*WRITTEN INSTRUCTION A*: Before the entries, there is an email exchange about IMAP mail clients. List every claim it makes about mail client B.
*WRITTEN INSTRUCTION B*: In the email exchange about IMAP mail clients, how long does mail client A take to open a remote imap folder?
*WRITTEN INSTRUCTION C*: Write the next part of the email exchange about IMAP mail clients, starting after its last line.

On Sun, 04 May 2008 12:26:31 +1200 (NZST)
Derek Smithies <[EMAIL PROTECTED]> wrote:

> 
> On Sat, 3 May 2008, Steve Holdoway wrote:
> >
> > Woah there... the mail client is just reading the mailbox, and the 
> > design of that mailbox is down to the process serving your imap 
> > requests. You may have a local copy of the email, but you're also using 
> > remote software to manage / deliver new mail as well. Although it's an 
> > irrelevance, and a service you're paying for, but your ISP has to 
> > administrate / back up all of these emails as well. You can probably 
> > guess what I primarily do for a living - trust me, when you've got 
> > millions of mailboxes to look after, it's a huge undertaking (:
> 
> No, it is a mail client problem.
>   mail client A takes minutes to open a remote imap folder.
> 
>   mail client B (alpine) takes seconds to open the same remote imap folder.
> 
> Conclusion,
>   mail client B has a better design, and is better for sysadmins.
>   mail client B is clearly doing something less intensive on the network.

*Entries from a data collection*:
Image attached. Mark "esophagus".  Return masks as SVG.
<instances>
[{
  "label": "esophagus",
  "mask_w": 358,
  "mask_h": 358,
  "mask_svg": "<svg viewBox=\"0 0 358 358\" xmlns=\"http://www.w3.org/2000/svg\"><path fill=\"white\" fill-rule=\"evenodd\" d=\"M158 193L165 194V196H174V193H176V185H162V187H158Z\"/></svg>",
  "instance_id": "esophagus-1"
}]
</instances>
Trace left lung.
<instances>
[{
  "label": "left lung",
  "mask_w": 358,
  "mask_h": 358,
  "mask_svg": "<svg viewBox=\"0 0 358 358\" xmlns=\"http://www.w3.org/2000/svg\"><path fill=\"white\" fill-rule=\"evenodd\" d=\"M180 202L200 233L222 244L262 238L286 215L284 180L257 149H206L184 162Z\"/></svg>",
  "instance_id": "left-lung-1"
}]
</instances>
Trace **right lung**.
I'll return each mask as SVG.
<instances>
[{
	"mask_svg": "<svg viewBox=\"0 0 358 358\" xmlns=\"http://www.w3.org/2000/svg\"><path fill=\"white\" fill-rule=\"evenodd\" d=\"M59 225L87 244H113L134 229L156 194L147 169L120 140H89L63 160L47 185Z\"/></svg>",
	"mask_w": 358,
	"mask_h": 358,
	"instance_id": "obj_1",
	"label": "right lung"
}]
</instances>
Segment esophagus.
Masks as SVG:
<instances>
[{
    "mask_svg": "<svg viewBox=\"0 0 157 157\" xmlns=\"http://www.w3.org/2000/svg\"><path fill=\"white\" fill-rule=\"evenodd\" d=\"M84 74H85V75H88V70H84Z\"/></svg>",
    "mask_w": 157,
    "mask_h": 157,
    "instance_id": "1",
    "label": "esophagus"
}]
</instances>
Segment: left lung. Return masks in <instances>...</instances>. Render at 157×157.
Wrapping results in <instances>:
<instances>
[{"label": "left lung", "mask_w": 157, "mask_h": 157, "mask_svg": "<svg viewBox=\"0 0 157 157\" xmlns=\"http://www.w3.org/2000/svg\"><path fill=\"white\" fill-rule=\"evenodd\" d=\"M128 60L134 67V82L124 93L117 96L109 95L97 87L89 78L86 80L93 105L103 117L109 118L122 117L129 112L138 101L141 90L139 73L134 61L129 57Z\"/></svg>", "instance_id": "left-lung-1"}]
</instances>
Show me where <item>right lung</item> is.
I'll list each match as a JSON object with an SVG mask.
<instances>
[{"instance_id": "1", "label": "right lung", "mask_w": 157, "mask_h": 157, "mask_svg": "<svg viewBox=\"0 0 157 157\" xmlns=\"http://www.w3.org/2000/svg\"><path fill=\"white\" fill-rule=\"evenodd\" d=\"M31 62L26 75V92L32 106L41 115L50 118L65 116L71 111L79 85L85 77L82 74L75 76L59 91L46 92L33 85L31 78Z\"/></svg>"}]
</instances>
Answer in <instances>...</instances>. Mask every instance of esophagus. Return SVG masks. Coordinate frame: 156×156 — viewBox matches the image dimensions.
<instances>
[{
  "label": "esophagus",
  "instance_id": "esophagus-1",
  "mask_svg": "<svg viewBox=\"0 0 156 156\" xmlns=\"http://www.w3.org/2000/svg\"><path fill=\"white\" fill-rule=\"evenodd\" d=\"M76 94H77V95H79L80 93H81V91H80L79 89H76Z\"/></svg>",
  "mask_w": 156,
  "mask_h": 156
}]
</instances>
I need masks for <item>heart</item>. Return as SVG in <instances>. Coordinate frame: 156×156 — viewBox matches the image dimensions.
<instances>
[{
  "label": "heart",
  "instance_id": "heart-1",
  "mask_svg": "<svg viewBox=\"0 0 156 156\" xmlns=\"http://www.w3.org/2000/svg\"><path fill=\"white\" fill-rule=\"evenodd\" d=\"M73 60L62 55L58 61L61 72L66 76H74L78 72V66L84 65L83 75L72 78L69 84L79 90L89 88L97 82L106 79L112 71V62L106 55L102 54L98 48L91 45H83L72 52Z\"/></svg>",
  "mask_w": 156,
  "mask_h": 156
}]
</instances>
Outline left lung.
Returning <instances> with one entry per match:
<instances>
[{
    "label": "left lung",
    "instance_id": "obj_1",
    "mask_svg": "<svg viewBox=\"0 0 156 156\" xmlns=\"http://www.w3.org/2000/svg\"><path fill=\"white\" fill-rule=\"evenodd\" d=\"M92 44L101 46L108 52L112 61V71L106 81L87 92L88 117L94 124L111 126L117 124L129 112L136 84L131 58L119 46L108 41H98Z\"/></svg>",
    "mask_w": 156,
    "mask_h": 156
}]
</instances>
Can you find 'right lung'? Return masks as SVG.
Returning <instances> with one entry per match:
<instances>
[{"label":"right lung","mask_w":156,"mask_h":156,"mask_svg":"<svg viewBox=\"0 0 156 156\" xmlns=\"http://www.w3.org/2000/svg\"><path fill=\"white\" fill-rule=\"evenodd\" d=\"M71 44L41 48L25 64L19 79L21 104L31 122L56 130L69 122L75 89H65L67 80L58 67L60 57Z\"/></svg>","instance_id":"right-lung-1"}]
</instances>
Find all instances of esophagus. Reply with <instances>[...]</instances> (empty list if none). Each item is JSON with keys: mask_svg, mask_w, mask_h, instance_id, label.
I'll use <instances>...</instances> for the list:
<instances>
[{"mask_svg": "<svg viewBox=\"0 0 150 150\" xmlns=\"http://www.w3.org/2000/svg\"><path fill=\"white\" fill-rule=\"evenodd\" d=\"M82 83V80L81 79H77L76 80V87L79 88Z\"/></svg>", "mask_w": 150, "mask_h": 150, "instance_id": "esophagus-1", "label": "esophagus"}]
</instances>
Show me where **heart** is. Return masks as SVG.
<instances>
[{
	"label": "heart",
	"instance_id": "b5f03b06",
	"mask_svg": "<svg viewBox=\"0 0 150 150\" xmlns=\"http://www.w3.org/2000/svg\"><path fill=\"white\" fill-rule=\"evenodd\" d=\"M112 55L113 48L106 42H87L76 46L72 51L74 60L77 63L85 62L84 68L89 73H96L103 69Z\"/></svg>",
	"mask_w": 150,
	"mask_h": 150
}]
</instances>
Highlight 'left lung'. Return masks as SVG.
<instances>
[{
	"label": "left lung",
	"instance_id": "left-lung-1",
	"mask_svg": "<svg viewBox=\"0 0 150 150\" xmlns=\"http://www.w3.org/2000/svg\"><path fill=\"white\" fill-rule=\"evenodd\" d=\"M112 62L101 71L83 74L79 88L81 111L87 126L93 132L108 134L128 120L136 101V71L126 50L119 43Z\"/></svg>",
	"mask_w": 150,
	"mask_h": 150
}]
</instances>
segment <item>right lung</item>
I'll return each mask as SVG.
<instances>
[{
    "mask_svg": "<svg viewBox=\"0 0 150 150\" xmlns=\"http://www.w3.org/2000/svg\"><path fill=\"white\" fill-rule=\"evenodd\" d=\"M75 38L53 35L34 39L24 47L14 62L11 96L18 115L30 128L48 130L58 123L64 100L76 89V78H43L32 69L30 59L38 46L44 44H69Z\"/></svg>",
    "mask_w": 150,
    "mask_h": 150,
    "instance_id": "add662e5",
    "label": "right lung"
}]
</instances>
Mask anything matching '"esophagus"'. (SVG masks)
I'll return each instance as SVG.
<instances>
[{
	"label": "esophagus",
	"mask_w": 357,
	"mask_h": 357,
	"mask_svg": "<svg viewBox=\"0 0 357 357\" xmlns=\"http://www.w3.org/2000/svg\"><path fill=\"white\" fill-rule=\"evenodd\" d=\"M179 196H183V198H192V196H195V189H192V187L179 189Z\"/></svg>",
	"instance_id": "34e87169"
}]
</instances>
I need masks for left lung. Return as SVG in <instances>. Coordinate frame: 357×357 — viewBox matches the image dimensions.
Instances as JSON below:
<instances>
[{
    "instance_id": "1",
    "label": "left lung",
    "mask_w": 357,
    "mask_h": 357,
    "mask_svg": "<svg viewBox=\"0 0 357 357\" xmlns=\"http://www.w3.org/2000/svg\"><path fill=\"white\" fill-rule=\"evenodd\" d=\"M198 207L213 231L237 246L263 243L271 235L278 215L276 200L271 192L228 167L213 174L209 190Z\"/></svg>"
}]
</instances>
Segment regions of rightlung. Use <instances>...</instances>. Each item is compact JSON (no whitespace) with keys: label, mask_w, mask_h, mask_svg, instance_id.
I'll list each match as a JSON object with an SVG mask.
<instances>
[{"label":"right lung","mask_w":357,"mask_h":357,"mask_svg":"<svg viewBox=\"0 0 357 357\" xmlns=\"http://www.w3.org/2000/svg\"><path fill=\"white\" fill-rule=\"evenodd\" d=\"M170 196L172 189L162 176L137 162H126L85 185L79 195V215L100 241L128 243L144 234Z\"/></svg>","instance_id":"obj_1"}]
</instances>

*TASK RESULT A*:
- It is called alpine.
- It takes seconds to open the same remote imap folder.
- It has a better design.
- It is better for sysadmins.
- It is clearly doing something less intensive on the network.

*TASK RESULT B*: Minutes.

*TASK RESULT C*:
> Turns out that B is using clever IMAP commands to just receive the last 
> headers in the folder, and is consequently heaps quicker.
Every mail client worth it's salt will send a message to the server along the 
lines of 'I'm up to message number 36, can I have any new ones', unless you 
request that a complete re-index is performed. I'd say that your client A is 
obviously braindead, and the comparison is unfair ( Probably Evolution, and 
you're not smoking the right stuff to understand which things to set to make it 
work as you want it! ). Like I said, I use sylpheed. I'd like to see your 
findings ( once you've initialised your client! ) against alpine. Not having 
hundreds of thousands of emails, I'm not able to test (: It'll probably be 
slower to start up, but at least it'll have a graphical interface when it gets 
there!

Your comment on alpine being better for sysadmins is only partly true - as 
their fundamental problem is managing your 100's of MB ( assuming a nominal 1KB 
email size ), times the client base. The amount of resource expended in 
synchronising imap headers is a fraction of that involved in backing up the 
emails themselves. 

In a previous life, I commissioned a 4 million mailbox IMAP platform. We had 3 
computers and a 500 tape robot dedicated solely to performing backups. Just how 
much more resource would we have needed to manage the platform if all mailboxes 
were as full as yours? You could probably get away with raid5 500GB SATA disks 
for the backup, but you'll have to have fast SCSI for the mailstore.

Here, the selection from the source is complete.